Mais quelle fut sa stupéfaction! Un corps opaque, énorme, en fermait l'ouverture. Joe, qui suivait Dick, dut reculer avec lui.

« Nous sommes enfermés!

--C'est impossible! qu'est-ce que cela veut dire?... »

Dick n'acheva pas; un rugissement terrible lui fit comprendre à quel nouvel ennemi il avait affaire.

« Un autre lion! s'écria Joe.

--Non pas, une lionne! Ah! maudite bête, attends, » dit le chasseur en rechargeant prestement sa carabine.

Un instant après, il faisait feu, mais l'animal avait disparu.

« En avant! s'écria-t-il.

--Non, Monsieur Dick, non, vous ne l'avez pas tuée du coup; son corps eut roulé jusqu'ici; elle est là prête à bondir sur le premier d'entre nous qui paraîtra, et celui-là est perdu!

--Mais que faire?

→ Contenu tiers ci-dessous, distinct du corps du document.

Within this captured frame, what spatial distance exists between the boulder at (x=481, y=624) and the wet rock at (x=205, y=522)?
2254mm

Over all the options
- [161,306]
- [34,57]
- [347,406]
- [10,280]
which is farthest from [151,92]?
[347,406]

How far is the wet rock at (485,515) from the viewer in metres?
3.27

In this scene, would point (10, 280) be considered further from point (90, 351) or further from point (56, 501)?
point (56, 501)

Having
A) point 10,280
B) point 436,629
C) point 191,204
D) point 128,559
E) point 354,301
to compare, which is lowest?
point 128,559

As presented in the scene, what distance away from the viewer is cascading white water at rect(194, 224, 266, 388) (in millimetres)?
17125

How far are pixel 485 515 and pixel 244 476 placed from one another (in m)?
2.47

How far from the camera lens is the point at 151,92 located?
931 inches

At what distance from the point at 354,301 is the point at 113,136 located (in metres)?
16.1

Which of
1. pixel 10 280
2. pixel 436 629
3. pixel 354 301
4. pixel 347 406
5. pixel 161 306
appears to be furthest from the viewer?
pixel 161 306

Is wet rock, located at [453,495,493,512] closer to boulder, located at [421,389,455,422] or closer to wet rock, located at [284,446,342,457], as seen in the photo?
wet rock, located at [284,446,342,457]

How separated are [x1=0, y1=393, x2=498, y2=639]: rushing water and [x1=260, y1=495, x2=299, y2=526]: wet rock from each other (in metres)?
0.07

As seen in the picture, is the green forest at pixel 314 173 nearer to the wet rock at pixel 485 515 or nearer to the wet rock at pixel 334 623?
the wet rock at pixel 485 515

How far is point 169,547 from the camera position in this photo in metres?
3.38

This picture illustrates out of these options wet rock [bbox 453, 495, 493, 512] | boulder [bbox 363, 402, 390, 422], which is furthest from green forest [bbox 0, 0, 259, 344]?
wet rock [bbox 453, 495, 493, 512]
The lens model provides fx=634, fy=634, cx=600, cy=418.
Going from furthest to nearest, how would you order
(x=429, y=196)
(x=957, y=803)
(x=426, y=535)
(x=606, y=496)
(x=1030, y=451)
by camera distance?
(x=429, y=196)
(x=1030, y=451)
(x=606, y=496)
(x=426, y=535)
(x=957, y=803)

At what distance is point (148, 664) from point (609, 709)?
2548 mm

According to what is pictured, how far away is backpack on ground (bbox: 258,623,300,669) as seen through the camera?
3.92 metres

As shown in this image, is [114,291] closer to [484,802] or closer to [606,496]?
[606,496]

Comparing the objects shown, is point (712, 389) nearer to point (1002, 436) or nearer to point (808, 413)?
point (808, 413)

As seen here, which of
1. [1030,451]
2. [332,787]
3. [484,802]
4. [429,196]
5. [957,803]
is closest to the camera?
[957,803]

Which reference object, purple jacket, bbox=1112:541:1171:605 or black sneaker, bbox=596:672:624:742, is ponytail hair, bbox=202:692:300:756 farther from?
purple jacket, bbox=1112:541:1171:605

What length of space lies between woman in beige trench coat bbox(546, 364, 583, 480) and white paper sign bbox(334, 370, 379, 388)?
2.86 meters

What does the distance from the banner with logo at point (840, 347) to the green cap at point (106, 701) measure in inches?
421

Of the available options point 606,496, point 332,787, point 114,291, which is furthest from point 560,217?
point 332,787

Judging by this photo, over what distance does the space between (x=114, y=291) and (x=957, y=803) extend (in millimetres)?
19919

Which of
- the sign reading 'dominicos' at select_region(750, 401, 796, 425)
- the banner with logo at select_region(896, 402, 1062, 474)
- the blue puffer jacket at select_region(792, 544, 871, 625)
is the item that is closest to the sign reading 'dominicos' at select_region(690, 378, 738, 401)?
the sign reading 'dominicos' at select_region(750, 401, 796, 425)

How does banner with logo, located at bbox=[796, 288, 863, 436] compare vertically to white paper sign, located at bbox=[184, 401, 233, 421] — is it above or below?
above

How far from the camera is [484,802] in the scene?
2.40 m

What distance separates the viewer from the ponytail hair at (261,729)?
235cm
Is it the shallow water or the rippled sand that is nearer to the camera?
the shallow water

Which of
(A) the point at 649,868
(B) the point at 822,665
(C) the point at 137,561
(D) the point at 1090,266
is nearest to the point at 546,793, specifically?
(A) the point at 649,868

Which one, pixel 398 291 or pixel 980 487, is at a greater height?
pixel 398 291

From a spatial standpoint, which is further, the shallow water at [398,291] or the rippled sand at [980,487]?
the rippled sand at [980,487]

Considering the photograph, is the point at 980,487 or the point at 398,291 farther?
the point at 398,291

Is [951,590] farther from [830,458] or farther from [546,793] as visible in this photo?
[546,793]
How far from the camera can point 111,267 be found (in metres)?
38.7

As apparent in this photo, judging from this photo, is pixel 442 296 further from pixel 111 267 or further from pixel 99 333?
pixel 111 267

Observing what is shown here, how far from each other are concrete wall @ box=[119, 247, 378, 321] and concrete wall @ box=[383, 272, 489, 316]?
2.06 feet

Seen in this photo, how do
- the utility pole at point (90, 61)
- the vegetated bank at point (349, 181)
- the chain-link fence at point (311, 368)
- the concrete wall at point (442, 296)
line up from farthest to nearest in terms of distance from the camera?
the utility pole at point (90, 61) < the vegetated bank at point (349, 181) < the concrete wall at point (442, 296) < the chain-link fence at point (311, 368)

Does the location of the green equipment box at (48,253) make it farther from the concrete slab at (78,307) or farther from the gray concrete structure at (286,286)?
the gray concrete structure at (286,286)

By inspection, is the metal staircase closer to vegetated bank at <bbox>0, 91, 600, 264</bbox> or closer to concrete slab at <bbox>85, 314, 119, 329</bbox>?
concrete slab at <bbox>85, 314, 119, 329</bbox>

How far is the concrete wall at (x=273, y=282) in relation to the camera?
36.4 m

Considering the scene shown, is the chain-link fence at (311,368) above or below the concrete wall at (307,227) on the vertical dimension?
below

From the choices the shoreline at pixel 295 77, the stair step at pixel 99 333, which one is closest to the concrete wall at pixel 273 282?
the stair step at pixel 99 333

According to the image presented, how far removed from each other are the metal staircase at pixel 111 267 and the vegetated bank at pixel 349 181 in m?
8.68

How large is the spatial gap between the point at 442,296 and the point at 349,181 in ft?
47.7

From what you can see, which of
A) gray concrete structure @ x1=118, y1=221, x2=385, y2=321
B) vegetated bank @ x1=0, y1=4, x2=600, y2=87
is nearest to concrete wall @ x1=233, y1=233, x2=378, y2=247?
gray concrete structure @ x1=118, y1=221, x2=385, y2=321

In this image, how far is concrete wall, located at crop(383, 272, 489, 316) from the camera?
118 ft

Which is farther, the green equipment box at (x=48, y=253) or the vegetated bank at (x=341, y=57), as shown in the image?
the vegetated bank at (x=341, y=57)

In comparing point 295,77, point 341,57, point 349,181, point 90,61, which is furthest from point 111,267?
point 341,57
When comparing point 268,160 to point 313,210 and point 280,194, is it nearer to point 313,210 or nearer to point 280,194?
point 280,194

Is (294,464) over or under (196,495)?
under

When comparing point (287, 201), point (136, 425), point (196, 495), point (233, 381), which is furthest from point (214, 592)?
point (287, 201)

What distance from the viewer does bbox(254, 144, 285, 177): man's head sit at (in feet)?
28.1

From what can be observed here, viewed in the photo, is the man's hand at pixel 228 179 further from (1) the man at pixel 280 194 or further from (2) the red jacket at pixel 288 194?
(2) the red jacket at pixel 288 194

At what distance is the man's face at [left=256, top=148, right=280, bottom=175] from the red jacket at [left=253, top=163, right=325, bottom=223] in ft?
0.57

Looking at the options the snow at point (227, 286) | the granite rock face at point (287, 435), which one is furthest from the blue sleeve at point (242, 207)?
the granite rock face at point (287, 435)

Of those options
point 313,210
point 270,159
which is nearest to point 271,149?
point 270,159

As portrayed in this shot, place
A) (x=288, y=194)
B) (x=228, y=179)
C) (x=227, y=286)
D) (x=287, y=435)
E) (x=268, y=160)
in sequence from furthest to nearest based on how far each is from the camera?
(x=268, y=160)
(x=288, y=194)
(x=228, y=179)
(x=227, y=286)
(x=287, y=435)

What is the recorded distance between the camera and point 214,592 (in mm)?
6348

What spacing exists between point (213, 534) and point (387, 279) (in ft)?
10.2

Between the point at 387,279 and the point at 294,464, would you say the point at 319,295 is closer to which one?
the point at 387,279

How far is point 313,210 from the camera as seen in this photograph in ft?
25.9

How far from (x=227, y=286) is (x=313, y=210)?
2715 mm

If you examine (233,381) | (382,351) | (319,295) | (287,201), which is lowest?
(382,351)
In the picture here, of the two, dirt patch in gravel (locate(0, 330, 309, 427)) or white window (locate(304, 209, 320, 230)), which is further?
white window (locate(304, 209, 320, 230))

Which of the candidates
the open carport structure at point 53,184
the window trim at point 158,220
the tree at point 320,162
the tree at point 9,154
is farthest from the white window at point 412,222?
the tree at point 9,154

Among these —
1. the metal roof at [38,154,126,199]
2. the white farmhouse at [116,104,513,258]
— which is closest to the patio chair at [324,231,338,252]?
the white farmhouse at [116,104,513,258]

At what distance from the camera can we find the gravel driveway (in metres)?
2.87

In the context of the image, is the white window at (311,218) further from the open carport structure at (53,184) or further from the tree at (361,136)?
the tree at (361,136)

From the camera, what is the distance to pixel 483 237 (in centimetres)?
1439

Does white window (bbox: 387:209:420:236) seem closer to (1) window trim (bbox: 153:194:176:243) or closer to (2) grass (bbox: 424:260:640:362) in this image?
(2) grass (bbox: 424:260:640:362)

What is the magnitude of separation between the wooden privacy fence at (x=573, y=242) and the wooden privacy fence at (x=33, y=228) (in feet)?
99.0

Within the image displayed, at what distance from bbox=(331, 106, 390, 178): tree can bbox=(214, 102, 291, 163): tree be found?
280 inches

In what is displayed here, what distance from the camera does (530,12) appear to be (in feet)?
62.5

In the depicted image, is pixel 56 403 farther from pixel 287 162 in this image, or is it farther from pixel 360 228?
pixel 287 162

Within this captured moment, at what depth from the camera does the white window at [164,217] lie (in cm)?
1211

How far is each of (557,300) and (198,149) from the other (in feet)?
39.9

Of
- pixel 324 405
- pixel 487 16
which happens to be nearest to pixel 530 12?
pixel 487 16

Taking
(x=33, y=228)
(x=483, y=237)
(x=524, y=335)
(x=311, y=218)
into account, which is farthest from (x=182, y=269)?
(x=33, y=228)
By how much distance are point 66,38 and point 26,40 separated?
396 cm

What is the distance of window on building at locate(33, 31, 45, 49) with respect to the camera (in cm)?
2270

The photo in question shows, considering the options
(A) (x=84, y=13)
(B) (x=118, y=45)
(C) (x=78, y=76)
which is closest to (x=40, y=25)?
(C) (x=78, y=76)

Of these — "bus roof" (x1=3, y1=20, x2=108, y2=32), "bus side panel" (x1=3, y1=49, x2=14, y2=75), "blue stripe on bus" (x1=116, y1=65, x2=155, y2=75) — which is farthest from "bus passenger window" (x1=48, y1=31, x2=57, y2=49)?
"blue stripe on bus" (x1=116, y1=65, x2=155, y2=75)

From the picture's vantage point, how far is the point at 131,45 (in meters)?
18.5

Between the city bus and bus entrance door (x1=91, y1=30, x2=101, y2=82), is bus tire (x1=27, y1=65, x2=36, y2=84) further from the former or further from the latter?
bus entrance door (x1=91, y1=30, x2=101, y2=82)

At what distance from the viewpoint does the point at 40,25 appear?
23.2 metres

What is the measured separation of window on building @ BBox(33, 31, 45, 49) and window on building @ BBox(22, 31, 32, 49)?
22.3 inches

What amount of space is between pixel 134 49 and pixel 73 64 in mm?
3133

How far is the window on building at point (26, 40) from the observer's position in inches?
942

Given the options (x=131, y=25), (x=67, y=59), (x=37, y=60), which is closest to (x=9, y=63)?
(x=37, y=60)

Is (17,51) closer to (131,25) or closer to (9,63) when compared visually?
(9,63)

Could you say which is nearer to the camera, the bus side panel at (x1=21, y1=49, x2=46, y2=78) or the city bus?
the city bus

Il faut sortir! Et Samuel qui nous attend!

--Attirons l'animal; prenez mon fusil, et passez-moi votre carabine

--Quel est ton projet?

--Vous allez voir. »

Joe, retirant sa veste de toile, la disposa au bout de l'arme et la présenta comme appât au-dessus de l'ouverture. La bête furieuse se précipita dessus; Kennedy l'attendait au passage, et d'une balle il lui fracassa l'épaule. La lionne rugissante roula sur l'escalier, renversant Joe. Celui-ci croyait déjà sentir les énormes pattes de l'animal s'abattre sur lui, quand une seconde détonation retentit, et le docteur Fergusson apparut à l'ouverture, son fusil à la main et fumant encore.

Joe se releva prestement, franchit le corps de la bête, et passa à son maître la bouteille pleine d'eau.